Complete the following:
1. Answer these questions from the passage on Volvo Group India's inclusion strategy:
(a) In how many markets does the Swedish automotive group operate?
(b) What position does Radhika Nair hold?
(c) Rather than treating DEI as an HR programme, where did Volvo's leadership embed it?
2. Continue the article on Volvo Group India's inclusion strategy, picking up after its final sentence.

Diversity, equity and inclusion (DEI) initiatives in corporate India often follow a predictable pattern: well-meaning policies announced from boardrooms, celebrated during awareness months, then quietly sidelined when business pressures intensify. The challenge becomes even more complex for global companies operating across vastly different cultural contexts, where progressive policies developed in Stockholm or Detroit must somehow translate to factory floors in Chennai.
Volvo Group India claims to have navigated this challenge more successfully than most, building what its leadership describes as a comprehensive inclusion strategy that extends from executive levels to manufacturing operations.
The Swedish automotive giant operates in more than 190 markets, employing people across widely different cultural, legal, and social contexts. For Radhika Nair, head – people and culture, Volvo Group India, this diversity presents both opportunity and responsibility. “Our journey towards building a truly inclusive and diverse workplace was not triggered by a single event, but by conscious recognition that the world around us is evolving and so must we,” she explains.
The business case appears straightforward: companies serving diverse markets benefit from diverse perspectives. Volvo believes that cross-functional teams spanning India and Europe have solved problems faster and developed more customer-centric products when drawing from different cultural viewpoints. Internal assessments suggest that inclusive teams report higher engagement and productivity, which the company links to improved customer satisfaction and innovation cycles.
“Our journey towards building a truly inclusive and diverse workplace was not triggered by a single event, but by conscious recognition that the world around us is evolving and so must we.”
Radhika Nair, head – people and culture, Volvo Group India
Whether these correlations represent genuine causation or reflect other factors remains unclear, though the logic seems sound enough to have convinced Volvo’s leadership to embed DEI into business strategy rather than treating it as an HR programme.

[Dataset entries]
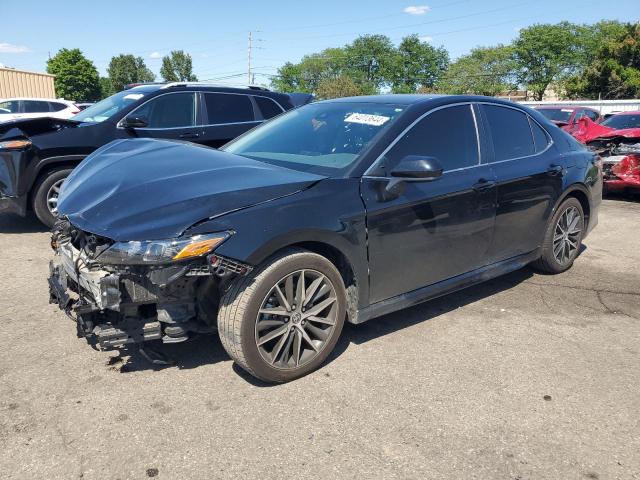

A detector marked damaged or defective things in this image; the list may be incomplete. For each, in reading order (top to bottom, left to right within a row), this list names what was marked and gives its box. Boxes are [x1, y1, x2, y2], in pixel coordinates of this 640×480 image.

crushed front end [47, 219, 251, 350]
damaged front bumper [47, 229, 251, 348]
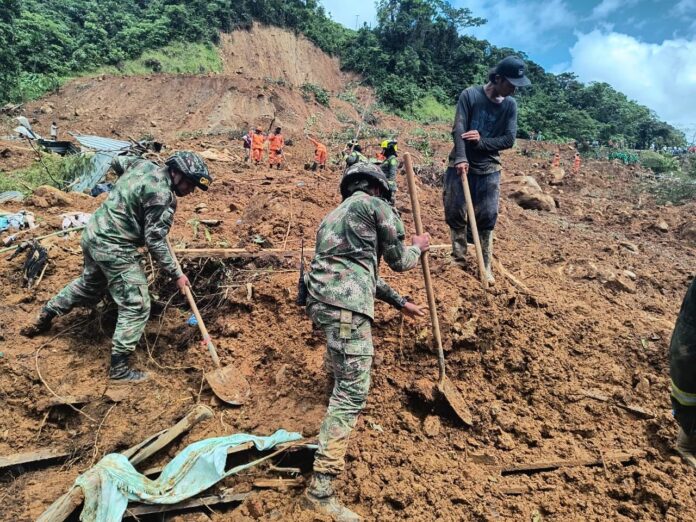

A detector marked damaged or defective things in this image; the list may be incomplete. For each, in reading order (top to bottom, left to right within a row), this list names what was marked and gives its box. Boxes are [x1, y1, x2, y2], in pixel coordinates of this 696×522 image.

broken timber [500, 446, 640, 476]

Solved tasks:
1.
(a) More than 190 markets.
(b) Head – people and culture, Volvo Group India.
(c) Into business strategy.

2.
Testing ground for inclusion
The real test of Volvo’s commitment comes through its employee-led networks, particularly its global LGBTQIA+ ally network, V-EAGLE. Launched globally in 2005 and introduced to India in 2023, the group has reportedly grown into Volvo’s third-largest employee resource group worldwide—a remarkable statistic considering India’s complex social attitudes toward LGBTQIA+ issues.
Nair describes how V-EAGLE operates as both support network and awareness driver, aligning with global initiatives while adapting to local realities. The group leads events during Pride Month and creates spaces where LGBTQIA+ employees can share experiences without fear. More tellingly, she notes that participation has extended even to factory floors, where industrial workers—often overlooked in inclusion conversations—are now actively engaged.
For Volvo Group, this diffusion beyond corporate offices signals a notable cultural shift. While it is always challenging for external observers to gauge the depth and authenticity of engagement across every operational level, the Group’s growth trajectory indicates genuine momentum. Like many large enterprises, corporate networks may occasionally reflect aspirational participation, yet the sustained progress suggests that Volvo is embedding inclusion and diversity into its culture rather than treating it as a surface-level initiative.
The presence of executive sponsorship and dedicated budgets indicates serious organisational commitment, moving beyond symbolic gestures toward structural support. The long-term success of such networks rests on embedding them into organisational culture and ensuring they evolve alongside changing workforce needs, rather than being seen as one-time initiatives.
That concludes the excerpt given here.